Roupas penduradas para secar ao lado das estátuas em Prato della Valle, em Pádua; campistas nus em Cortina d’Ampezzo, nas Dolomitas; mergulhos nas fontes de Roma; selfies escalando o Davi de Michelangelo ou abraçando o Baco de Giambologna em Florença. Os casos de desrespeito ao milenar patrimônio artístico e cultural da Itália são inúmeros — e as ações dos chamados turistas cafonas não param de crescer. São aqueles que usam obras de arte como cenário para palhaçadas em frente às câmeras, que cavam iniciais no Coliseu ou fazem piqueniques seminús aos pés de monumentos históricos.
Não é de hoje que visitantes em bermudas e sandálias tentam levar para casa um “souvenir” ilícito da Itália. Já houve turista que quebrou os dedos da escultura de Paulina Borghese. Em Veneza, mergulhos no Canal Grande e piqueniques improvisados em pontes viraram rotina, ao lado de saltos acrobáticos para as redes sociais.
Diante desse cenário, o governador do Vêneto, Luca Zaia, lançou a proposta de aplicar o daspo urbano contra turistas desrespeitosos que violam o decoro público. “Não somos um parque de diversões. Há um limite para tudo”, disse.
Originalmente criado para afastar torcedores violentos dos estádios, o daspo urbano é uma medida de afastamento temporário de determinados lugares. Hoje, prefeitos de várias cidades já aplicam a norma a turistas. Segundo dados oficiais, em 2025 foram emitidos mais de 9.800 daspos urbanos na Itália — um aumento de 27% em relação a 2024. Só em Roma, foram 1.300 medidas, das quais 400 contra estrangeiros. A infração mais comum? O banho ilegal nas fontes históricas, em alta de 30% em relação ao ano anterior.
Além do comportamento “cafona”, a Itália enfrenta o problema do overtourism: são mais de 73 milhões de visitantes por ano. O resultado é congestionamento nas cidades, danos ambientais e desgaste para os moradores locais. Para enfrentar o fenômeno, cada lugar busca sua própria solução. Veneza já cobra bilhete de entrada de 5 euros, Capri aplica rodízio de veículos (targhe alterne) e aumentou a taxa de desembarque na Costa Amalfitana também se experimenta circulação alternada de carros, enquanto na Sardenha e na Puglia introduzem apps e ingressos digitais para controlar o acesso às praias. A Cinque Terre, na Liguria, fiscalizam até os calçados: trilhas de chinelo podem custar 2.500 euros de multa. A chique Portofino proíbe comer sentado no chão ou circular sem camisa (multa de até 500 euros).
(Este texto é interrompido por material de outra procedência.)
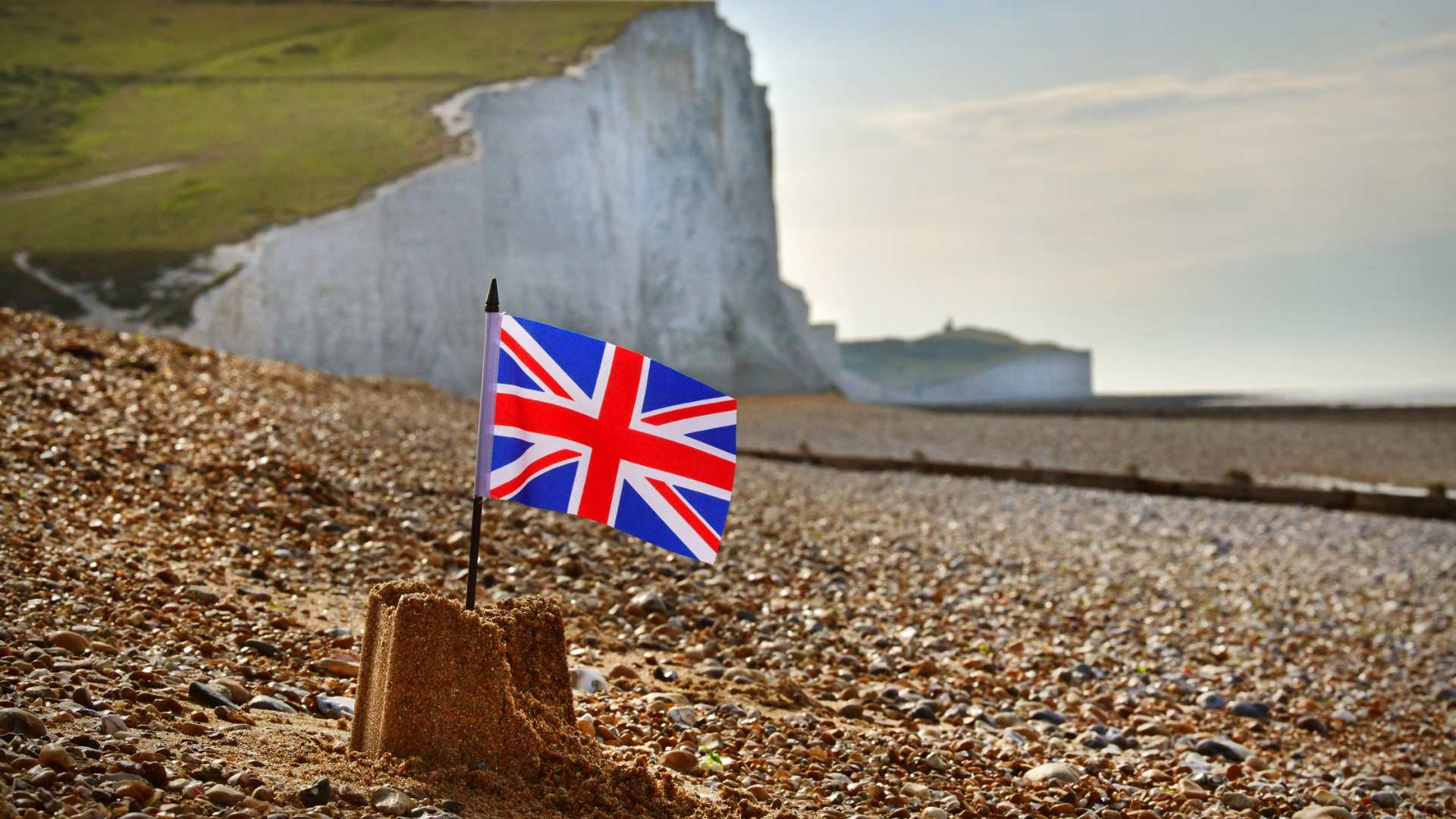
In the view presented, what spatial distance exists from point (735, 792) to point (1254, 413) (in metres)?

Entre regras, multas e controles digitais, surge a dúvida: será que a Itália corre o risco de se transformar em um museu a céu aberto, com ingresso e vigilância em cada esquina? Ou será que, sem disciplina, a beleza do país ficará cada vez mais ameaçada pelos excessos de visitantes?
A resposta, provavelmente, está no equilíbrio: turismo de qualidade sem abrir mão da liberdade nem da preservação.